Do this ▸ Can you convert the material below into a JSON list of strings, one string per line, with blank lines left out?

Data shown ▸
□ □ □ □
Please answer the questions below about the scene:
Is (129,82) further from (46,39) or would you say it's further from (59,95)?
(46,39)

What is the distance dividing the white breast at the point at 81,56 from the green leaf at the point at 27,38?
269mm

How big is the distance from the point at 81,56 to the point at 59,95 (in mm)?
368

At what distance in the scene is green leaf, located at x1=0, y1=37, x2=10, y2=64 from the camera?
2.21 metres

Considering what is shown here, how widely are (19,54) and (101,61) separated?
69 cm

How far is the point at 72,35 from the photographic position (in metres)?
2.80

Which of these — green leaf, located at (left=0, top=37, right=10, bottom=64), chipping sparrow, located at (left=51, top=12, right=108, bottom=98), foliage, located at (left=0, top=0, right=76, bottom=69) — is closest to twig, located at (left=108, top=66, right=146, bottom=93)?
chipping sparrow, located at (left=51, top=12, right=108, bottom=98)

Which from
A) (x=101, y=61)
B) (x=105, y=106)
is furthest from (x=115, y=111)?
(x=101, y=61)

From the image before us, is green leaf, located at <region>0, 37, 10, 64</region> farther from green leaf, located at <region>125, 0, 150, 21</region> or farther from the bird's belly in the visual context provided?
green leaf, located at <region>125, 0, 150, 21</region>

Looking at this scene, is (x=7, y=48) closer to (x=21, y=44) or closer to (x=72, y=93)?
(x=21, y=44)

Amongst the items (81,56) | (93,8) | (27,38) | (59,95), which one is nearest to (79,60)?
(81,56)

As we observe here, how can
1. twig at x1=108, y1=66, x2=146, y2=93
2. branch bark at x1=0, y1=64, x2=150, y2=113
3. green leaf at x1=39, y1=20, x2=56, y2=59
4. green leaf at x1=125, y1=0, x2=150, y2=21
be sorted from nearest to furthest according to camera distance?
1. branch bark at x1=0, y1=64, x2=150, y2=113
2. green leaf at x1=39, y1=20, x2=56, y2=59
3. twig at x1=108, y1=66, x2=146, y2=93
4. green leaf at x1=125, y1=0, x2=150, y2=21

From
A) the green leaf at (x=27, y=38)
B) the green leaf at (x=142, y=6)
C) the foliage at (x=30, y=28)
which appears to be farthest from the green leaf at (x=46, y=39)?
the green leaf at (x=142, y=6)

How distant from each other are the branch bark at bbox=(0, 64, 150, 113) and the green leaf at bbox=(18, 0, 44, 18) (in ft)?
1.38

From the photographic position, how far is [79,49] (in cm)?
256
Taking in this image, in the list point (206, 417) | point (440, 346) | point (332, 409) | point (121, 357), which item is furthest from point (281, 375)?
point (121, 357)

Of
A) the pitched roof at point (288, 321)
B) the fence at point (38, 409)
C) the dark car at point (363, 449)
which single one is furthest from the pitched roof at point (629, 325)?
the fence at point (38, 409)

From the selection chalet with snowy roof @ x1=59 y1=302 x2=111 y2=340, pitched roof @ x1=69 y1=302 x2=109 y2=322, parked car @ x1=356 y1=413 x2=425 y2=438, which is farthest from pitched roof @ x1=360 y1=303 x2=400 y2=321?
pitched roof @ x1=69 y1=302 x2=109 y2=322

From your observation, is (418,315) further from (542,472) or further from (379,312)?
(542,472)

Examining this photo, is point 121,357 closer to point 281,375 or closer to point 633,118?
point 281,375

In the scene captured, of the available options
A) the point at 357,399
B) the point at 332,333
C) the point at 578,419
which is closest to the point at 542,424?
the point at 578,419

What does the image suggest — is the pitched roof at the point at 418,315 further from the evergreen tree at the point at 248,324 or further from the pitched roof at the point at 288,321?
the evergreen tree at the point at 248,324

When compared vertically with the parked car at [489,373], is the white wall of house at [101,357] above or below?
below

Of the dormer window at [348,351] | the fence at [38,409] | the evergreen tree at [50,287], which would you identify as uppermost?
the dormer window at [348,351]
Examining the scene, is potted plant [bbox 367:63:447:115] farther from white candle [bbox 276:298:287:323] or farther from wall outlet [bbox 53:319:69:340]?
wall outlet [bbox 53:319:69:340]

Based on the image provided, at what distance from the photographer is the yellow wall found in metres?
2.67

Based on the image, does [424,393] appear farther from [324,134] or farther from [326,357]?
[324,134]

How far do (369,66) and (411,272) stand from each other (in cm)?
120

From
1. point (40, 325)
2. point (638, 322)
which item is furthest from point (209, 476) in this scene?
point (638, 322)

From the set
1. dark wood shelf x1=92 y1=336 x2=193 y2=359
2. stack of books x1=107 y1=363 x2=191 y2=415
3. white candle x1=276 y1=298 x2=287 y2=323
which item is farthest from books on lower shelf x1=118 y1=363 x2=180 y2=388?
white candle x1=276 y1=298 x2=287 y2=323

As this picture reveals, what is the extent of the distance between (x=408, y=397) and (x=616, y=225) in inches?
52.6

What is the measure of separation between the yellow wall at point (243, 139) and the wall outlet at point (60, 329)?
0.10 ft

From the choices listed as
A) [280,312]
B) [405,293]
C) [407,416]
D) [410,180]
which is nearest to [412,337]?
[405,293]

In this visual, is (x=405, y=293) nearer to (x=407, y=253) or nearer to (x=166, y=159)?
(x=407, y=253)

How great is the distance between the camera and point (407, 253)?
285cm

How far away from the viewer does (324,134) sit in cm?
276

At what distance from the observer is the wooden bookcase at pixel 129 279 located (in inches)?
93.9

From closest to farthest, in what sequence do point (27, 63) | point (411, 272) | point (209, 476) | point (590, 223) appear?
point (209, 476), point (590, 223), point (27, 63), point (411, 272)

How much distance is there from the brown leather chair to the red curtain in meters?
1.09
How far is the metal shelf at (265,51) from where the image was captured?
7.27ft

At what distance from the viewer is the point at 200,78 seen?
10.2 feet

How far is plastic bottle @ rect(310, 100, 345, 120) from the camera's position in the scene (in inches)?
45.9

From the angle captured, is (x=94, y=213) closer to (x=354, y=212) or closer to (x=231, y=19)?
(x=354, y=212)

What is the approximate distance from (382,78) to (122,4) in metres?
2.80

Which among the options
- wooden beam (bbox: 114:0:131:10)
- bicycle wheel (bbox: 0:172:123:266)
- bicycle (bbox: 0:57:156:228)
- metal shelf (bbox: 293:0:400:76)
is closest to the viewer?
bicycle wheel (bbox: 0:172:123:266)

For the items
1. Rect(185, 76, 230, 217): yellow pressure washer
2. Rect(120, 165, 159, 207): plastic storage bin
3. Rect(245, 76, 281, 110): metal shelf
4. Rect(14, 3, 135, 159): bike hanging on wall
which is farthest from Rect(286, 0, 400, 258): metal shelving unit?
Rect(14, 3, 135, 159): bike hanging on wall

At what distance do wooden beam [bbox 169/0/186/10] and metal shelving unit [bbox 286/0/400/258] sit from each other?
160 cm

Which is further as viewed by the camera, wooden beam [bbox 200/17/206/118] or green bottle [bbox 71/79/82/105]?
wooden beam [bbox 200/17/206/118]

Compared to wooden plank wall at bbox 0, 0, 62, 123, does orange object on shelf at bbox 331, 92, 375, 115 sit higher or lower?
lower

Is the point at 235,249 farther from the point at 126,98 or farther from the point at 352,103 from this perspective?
□ □ □ □
Complete output ▸
[
  "Please answer the questions below about the scene:",
  "Is (129,82) further from (46,39) or would you say it's further from (59,95)?",
  "(46,39)",
  "What is the distance dividing the white breast at the point at 81,56 from the green leaf at the point at 27,38?",
  "269mm",
  "How big is the distance from the point at 81,56 to the point at 59,95 (in mm)?",
  "368",
  "At what distance in the scene is green leaf, located at x1=0, y1=37, x2=10, y2=64 from the camera?",
  "2.21 metres",
  "Considering what is shown here, how widely are (19,54) and (101,61) separated?",
  "69 cm",
  "How far is the point at 72,35 from the photographic position (in metres)?",
  "2.80",
  "Which of these — green leaf, located at (left=0, top=37, right=10, bottom=64), chipping sparrow, located at (left=51, top=12, right=108, bottom=98), foliage, located at (left=0, top=0, right=76, bottom=69) — is closest to twig, located at (left=108, top=66, right=146, bottom=93)?",
  "chipping sparrow, located at (left=51, top=12, right=108, bottom=98)",
  "Which from",
  "A) (x=101, y=61)",
  "B) (x=105, y=106)",
  "is furthest from (x=115, y=111)?",
  "(x=101, y=61)",
  "From the image before us, is green leaf, located at <region>0, 37, 10, 64</region> farther from green leaf, located at <region>125, 0, 150, 21</region> or farther from the bird's belly in the visual context provided?",
  "green leaf, located at <region>125, 0, 150, 21</region>",
  "Looking at this scene, is (x=7, y=48) closer to (x=21, y=44) or closer to (x=72, y=93)?",
  "(x=21, y=44)",
  "Amongst the items (81,56) | (93,8) | (27,38) | (59,95), which one is nearest to (79,60)?",
  "(81,56)",
  "As we observe here, how can",
  "1. twig at x1=108, y1=66, x2=146, y2=93",
  "2. branch bark at x1=0, y1=64, x2=150, y2=113",
  "3. green leaf at x1=39, y1=20, x2=56, y2=59",
  "4. green leaf at x1=125, y1=0, x2=150, y2=21",
  "be sorted from nearest to furthest according to camera distance?",
  "1. branch bark at x1=0, y1=64, x2=150, y2=113",
  "2. green leaf at x1=39, y1=20, x2=56, y2=59",
  "3. twig at x1=108, y1=66, x2=146, y2=93",
  "4. green leaf at x1=125, y1=0, x2=150, y2=21",
  "From",
  "A) the green leaf at (x=27, y=38)",
  "B) the green leaf at (x=142, y=6)",
  "C) the foliage at (x=30, y=28)",
  "which appears to be farthest from the green leaf at (x=46, y=39)?",
  "the green leaf at (x=142, y=6)",
  "How distant from each other are the branch bark at bbox=(0, 64, 150, 113) and the green leaf at bbox=(18, 0, 44, 18) (in ft)?",
  "1.38",
  "From the photographic position, how far is [79,49] (in cm)?",
  "256",
  "Taking in this image, in the list point (206, 417) | point (440, 346) | point (332, 409) | point (121, 357), which item is furthest from point (281, 375)?",
  "point (121, 357)",
  "Of",
  "A) the pitched roof at point (288, 321)",
  "B) the fence at point (38, 409)",
  "C) the dark car at point (363, 449)",
  "which single one is furthest from the pitched roof at point (629, 325)?",
  "the fence at point (38, 409)",
  "From the selection chalet with snowy roof @ x1=59 y1=302 x2=111 y2=340, pitched roof @ x1=69 y1=302 x2=109 y2=322, parked car @ x1=356 y1=413 x2=425 y2=438, which is farthest from pitched roof @ x1=360 y1=303 x2=400 y2=321?",
  "pitched roof @ x1=69 y1=302 x2=109 y2=322",
  "From your observation, is (418,315) further from (542,472) or further from (379,312)?",
  "(542,472)",
  "Examining this photo, is point 121,357 closer to point 281,375 or closer to point 633,118?",
  "point 281,375",
  "In the scene captured, of the available options",
  "A) the point at 357,399",
  "B) the point at 332,333",
  "C) the point at 578,419",
  "which is closest to the point at 542,424?",
  "the point at 578,419",
  "What does the image suggest — is the pitched roof at the point at 418,315 further from the evergreen tree at the point at 248,324 or further from the pitched roof at the point at 288,321?",
  "the evergreen tree at the point at 248,324",
  "When compared vertically with the parked car at [489,373], is the white wall of house at [101,357] above or below?",
  "below",
  "Of the dormer window at [348,351] | the fence at [38,409] | the evergreen tree at [50,287], which would you identify as uppermost?",
  "the dormer window at [348,351]",
  "Examining the scene, is potted plant [bbox 367:63:447:115] farther from white candle [bbox 276:298:287:323] or farther from wall outlet [bbox 53:319:69:340]?",
  "wall outlet [bbox 53:319:69:340]",
  "Based on the image provided, at what distance from the photographer is the yellow wall found in metres?",
  "2.67",
  "Based on the image, does [424,393] appear farther from [324,134] or farther from [326,357]?",
  "[324,134]",
  "How far do (369,66) and (411,272) stand from each other (in cm)?",
  "120",
  "From",
  "1. point (40, 325)",
  "2. point (638, 322)",
  "which item is furthest from point (209, 476) in this scene?",
  "point (638, 322)",
  "From the set",
  "1. dark wood shelf x1=92 y1=336 x2=193 y2=359",
  "2. stack of books x1=107 y1=363 x2=191 y2=415",
  "3. white candle x1=276 y1=298 x2=287 y2=323",
  "which item is farthest from books on lower shelf x1=118 y1=363 x2=180 y2=388?",
  "white candle x1=276 y1=298 x2=287 y2=323",
  "As this picture reveals, what is the extent of the distance between (x=408, y=397) and (x=616, y=225) in inches?",
  "52.6",
  "What is the measure of separation between the yellow wall at point (243, 139) and the wall outlet at point (60, 329)?",
  "0.10 ft",
  "From the choices listed as",
  "A) [280,312]",
  "B) [405,293]",
  "C) [407,416]",
  "D) [410,180]",
  "which is nearest to [412,337]?",
  "[405,293]",
  "In this visual, is (x=405, y=293) nearer to (x=407, y=253) or nearer to (x=166, y=159)?",
  "(x=407, y=253)",
  "How great is the distance between the camera and point (407, 253)?",
  "285cm",
  "How far away from the viewer does (324,134) sit in cm?",
  "276",
  "At what distance from the observer is the wooden bookcase at pixel 129 279 located (in inches)?",
  "93.9",
  "From closest to farthest, in what sequence do point (27, 63) | point (411, 272) | point (209, 476) | point (590, 223) appear?",
  "point (209, 476), point (590, 223), point (27, 63), point (411, 272)",
  "How much distance is there from the brown leather chair to the red curtain in meters?",
  "1.09",
  "How far is the metal shelf at (265,51) from where the image was captured?",
  "7.27ft",
  "At what distance from the viewer is the point at 200,78 seen?",
  "10.2 feet",
  "How far is plastic bottle @ rect(310, 100, 345, 120) from the camera's position in the scene (in inches)?",
  "45.9",
  "From the angle captured, is (x=94, y=213) closer to (x=354, y=212) or closer to (x=231, y=19)?",
  "(x=354, y=212)",
  "What is the approximate distance from (382,78) to (122,4) in metres?",
  "2.80",
  "Which among the options",
  "- wooden beam (bbox: 114:0:131:10)",
  "- bicycle wheel (bbox: 0:172:123:266)",
  "- bicycle (bbox: 0:57:156:228)",
  "- metal shelf (bbox: 293:0:400:76)",
  "is closest to the viewer?",
  "bicycle wheel (bbox: 0:172:123:266)",
  "For the items",
  "1. Rect(185, 76, 230, 217): yellow pressure washer",
  "2. Rect(120, 165, 159, 207): plastic storage bin",
  "3. Rect(245, 76, 281, 110): metal shelf",
  "4. Rect(14, 3, 135, 159): bike hanging on wall",
  "which is farthest from Rect(286, 0, 400, 258): metal shelving unit?",
  "Rect(14, 3, 135, 159): bike hanging on wall",
  "At what distance do wooden beam [bbox 169/0/186/10] and metal shelving unit [bbox 286/0/400/258] sit from each other?",
  "160 cm",
  "Which is further as viewed by the camera, wooden beam [bbox 200/17/206/118] or green bottle [bbox 71/79/82/105]?",
  "wooden beam [bbox 200/17/206/118]",
  "Compared to wooden plank wall at bbox 0, 0, 62, 123, does orange object on shelf at bbox 331, 92, 375, 115 sit higher or lower?",
  "lower",
  "Is the point at 235,249 farther from the point at 126,98 or farther from the point at 352,103 from this perspective?"
]